ABD'nin BM Güvenlik Konseyi'nden çıkarmaya çalıştığı üçüncü yaptırım paketine nispet yaparcasına İran ile Uluslararası Atom Enerjisi Kurumu (UAEK) işbirliği anlaşmasına varır varmaz, İran Cumhurbaşkanı Mahmud Ahmedinecad ile ABD Başkanı George W. Bush arasında söz düellosu koptu. İran'a saldırma seçeneğini masada tutan Bush, kendisine meydan okuyan Ahmedinecad'a 'İran'ın Ortadoğu için nükleer soykırım tehdi oluşturduğu' iddiasıyla yanıt verdi: "İran'ın nükleer silaha yönelik teknoloji peşinde koşması, istikrarsızlığı ve şiddetiyle bilinen bölgeyi nükleer 'holocaust'un gölgesi altına sokuyor. İran'ın eylemleri her yerdeki ulusları tehdit ediyor. ABD, dost ve müttefiklerine İran rejiminin ekonomik yaptırımlarla tecridinde önderlik ediyor. Çok geç olmadan bu tehlikeye karşılık vereceğiz." ABD Başkanı, Ortadoğu'dan çıkmamayı da "Bölge, dramatik biçimde uygar dünyayı tehlikeye atabilecek bir yola döner" diye savundu.
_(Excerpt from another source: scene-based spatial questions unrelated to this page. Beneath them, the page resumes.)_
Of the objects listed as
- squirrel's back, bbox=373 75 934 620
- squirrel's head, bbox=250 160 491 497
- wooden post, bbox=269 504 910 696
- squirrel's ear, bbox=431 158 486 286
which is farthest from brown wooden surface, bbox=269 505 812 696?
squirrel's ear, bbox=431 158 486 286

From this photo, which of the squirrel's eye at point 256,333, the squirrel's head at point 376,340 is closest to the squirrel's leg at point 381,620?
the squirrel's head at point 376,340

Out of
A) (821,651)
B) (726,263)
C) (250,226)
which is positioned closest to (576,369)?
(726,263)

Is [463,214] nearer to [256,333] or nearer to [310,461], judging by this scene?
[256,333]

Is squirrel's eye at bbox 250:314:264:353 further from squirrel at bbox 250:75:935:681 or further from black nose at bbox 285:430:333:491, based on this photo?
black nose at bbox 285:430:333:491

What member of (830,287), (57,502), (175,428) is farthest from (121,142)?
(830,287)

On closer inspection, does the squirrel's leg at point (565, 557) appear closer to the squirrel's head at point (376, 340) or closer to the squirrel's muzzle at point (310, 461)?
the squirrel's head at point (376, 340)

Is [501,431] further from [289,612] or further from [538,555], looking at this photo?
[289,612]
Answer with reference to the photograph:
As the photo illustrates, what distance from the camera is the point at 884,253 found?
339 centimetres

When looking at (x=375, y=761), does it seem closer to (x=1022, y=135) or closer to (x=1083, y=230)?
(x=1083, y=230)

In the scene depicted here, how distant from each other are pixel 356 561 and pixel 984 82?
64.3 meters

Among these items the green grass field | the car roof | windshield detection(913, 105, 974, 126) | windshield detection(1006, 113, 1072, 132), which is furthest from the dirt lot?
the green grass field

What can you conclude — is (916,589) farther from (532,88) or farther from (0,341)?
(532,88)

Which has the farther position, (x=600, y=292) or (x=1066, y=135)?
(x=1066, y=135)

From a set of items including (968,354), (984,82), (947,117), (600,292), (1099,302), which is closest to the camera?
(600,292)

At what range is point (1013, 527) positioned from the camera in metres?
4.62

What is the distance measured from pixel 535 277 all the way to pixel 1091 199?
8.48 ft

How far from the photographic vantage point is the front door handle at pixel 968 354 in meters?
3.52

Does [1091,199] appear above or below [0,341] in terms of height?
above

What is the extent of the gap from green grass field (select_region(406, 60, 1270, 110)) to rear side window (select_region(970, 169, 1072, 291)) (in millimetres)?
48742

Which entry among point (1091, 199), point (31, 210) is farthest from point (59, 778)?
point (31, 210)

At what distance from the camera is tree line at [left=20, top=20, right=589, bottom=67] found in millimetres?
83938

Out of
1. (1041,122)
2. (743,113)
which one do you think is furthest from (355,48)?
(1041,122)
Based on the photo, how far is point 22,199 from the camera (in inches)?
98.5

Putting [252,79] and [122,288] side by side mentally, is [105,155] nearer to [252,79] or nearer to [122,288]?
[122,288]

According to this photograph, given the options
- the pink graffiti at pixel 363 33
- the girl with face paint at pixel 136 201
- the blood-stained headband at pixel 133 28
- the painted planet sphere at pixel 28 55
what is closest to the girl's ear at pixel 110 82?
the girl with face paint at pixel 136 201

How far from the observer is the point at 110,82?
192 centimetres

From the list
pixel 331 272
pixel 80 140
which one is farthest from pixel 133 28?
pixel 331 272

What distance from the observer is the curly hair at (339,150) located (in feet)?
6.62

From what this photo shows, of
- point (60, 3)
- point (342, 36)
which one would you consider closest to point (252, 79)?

'İran bölgesel boşluğu doldurur'
Öncesinde Ahmedinecad şunları söylemişti: "İşgalci güçlerin Ortadoğu'daki siyasi gücü yok olmak üzere. Bölgede çok kısa zamanda güç boşluğuna tanık olacağız. Elbette biz bu boşluğu doldurmaya hazırız. Suudi Arabistan gibi komşularımız, bölgedeki dostlarımız ve Irak ulusunun da yardımıyla..." İran Cumhurbaşkanı, "ABD'nin bize saldırmasının imkânı yok. Kararı alsalar bile uygulayamazlar" çıkışını yaparken, Bush'un Devrim Muhafızlarını 'küresel terör örgütü' ilan etme hazırlığıyla da "Şaka yapıyorlar herhalde" diye alay etti.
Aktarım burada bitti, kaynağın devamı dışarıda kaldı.